[Data for analysis Boundary: Start]

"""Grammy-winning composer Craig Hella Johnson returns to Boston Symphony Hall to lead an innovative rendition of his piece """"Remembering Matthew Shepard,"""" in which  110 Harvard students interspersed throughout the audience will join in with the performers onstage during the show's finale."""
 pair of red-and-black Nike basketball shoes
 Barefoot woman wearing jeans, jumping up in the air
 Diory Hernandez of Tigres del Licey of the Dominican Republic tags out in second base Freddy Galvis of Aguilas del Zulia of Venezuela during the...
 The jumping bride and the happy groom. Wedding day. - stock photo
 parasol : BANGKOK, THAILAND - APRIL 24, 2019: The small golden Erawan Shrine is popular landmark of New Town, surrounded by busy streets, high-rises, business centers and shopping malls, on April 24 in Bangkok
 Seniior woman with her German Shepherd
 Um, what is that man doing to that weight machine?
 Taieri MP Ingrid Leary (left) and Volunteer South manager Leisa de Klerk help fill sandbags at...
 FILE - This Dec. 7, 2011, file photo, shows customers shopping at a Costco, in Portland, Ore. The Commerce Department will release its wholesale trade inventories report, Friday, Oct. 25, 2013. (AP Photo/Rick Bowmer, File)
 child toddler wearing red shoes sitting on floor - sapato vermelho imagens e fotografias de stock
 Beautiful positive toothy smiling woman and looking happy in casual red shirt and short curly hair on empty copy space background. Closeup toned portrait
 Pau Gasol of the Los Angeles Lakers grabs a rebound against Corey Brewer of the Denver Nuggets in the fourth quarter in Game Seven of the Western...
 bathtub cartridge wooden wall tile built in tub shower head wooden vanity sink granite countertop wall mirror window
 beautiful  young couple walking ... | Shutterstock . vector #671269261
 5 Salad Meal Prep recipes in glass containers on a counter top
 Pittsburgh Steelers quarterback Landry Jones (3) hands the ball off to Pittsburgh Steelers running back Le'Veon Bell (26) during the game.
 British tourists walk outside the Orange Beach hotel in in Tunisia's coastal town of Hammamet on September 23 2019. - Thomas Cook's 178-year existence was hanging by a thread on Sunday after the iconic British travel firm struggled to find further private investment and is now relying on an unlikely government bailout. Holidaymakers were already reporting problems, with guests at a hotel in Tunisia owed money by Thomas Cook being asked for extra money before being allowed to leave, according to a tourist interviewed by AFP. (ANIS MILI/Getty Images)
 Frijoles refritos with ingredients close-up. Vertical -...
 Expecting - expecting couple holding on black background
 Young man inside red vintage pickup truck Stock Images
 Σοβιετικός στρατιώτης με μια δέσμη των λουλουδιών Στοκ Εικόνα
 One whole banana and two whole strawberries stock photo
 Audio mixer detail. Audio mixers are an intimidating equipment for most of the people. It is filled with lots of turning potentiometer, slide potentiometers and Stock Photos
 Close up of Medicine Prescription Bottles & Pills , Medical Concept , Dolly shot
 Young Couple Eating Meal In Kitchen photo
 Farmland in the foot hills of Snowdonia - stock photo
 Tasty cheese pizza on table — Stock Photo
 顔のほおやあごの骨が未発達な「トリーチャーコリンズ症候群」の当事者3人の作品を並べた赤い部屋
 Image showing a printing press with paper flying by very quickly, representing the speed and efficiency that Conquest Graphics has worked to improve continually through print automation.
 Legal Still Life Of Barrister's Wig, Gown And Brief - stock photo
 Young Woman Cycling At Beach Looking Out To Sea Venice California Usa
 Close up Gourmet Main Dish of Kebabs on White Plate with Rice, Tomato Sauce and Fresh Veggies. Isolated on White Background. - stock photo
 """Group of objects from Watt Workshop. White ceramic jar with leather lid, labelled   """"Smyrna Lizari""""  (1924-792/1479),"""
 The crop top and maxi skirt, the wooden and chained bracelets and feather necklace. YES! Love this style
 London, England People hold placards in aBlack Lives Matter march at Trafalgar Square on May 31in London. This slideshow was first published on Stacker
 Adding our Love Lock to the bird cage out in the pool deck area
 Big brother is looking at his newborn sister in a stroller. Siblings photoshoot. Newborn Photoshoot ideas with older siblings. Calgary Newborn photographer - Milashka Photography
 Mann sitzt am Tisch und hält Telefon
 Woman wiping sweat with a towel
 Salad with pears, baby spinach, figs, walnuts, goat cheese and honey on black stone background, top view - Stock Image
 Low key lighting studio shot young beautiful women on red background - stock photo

[Data for analysis Boundary: End]

__Work task__
Look through the entries above and say how many lines hold the word "jumping", giving the number alone.

__Response for this exercise__
2